§ **QUESTIONS**:
- a) Using the duckling photo thread, answer these:
(i) What is the all-day trip Aloicious signed up for called?
(ii) At what focal length was SCraig's favorite shot taken?
(iii) What kind of ducklings are in the photos?
- b) Please say whether each statement agrees with the duckling photo thread, and quote the words that decide it.
(i) Aloicious's trip is mainly for photography.
(ii) SCraig thinks there is nothing really special about the shots.
(iii) Aloicious's group is supposed to visit an eagle nest.

# Brand New for 2013



## SCraig (May 11, 2013)

They just don't get much cuter than these 

















So what have you got bird guys?  Let's see some new life for 2013.


----------



## Aloicious (May 11, 2013)

excellent! #3 is my fav, mainly for the duck in mid-quack...

as far as 'what we've got' we have a local bird festival going on in a week or so, and I'm signed up to go on a all day trip called 'raptors on the ranch' to view some raptor nesting and other hotspots, its mostly a observation trip more than photography, but I got permission to take some gear with me, so I'm hoping to get some new shots up soon, we are supposed to visit an osprey nest, so maybe we'll see some new-life osprey, that'd be cool!


----------



## MSnowy (May 11, 2013)

Nice set


----------



## snowbear (May 11, 2013)

The "Awww" factor is up there on these!


----------



## SCraig (May 11, 2013)

Aloicious said:


> excellent! #3 is my fav, mainly for the duck in mid-quack...
> 
> as far as 'what we've got' we have a local bird festival going on in a week or so, and I'm signed up to go on a all day trip called 'raptors on the ranch' to view some raptor nesting and other hotspots, its mostly a observation trip more than photography, but I got permission to take some gear with me, so I'm hoping to get some new shots up soon, we are supposed to visit an osprey nest, so maybe we'll see some new-life osprey, that'd be cool!


Yeah, that one was my favorite as well.  I was kind of surprised that both of them were in focus since that was a relatively close shot wide open at 500mm.



MSnowy said:


> Nice set


Thanks!  Glad you liked them.



snowbear said:


> The "Awww" factor is up there on these!


I agree, that's what I liked about them.  Nothing really special about the shots, but they are just soooooo cute 

I forgot to mention, they are Mallard ducklings in case anyone is interested.

§ **DATA SHOWN**:

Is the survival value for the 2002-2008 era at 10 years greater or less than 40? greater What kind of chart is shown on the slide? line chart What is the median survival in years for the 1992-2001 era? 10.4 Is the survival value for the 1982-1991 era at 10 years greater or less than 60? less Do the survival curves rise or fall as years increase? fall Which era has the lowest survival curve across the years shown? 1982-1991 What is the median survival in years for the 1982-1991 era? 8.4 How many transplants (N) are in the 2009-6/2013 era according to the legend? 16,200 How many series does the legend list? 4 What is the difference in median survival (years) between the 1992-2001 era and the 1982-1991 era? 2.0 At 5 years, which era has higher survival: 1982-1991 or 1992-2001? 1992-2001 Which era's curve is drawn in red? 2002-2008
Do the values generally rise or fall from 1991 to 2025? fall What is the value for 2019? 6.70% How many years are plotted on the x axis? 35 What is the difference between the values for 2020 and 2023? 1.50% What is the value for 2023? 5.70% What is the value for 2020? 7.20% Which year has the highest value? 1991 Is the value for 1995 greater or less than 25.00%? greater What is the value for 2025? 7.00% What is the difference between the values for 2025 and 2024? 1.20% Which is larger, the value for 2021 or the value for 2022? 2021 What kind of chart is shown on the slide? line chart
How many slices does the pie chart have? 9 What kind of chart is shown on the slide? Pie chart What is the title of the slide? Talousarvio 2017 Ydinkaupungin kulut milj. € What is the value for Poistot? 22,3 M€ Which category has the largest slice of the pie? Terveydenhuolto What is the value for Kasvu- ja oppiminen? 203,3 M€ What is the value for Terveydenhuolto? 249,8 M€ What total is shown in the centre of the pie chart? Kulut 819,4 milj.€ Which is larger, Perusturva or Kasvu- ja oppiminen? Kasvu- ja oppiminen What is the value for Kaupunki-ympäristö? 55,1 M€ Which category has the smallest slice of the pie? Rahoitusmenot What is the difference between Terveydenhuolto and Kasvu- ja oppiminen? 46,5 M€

§ **ANSWER SECTION**:
- a)
(i) 'raptors on the ranch'
(ii) 500mm, wide open
(iii) Mallard ducklings

- b)
(i) No: "its mostly a observation trip more than photography"
(ii) Yes: "Nothing really special about the shots"
(iii) No: "we are supposed to visit an osprey nest"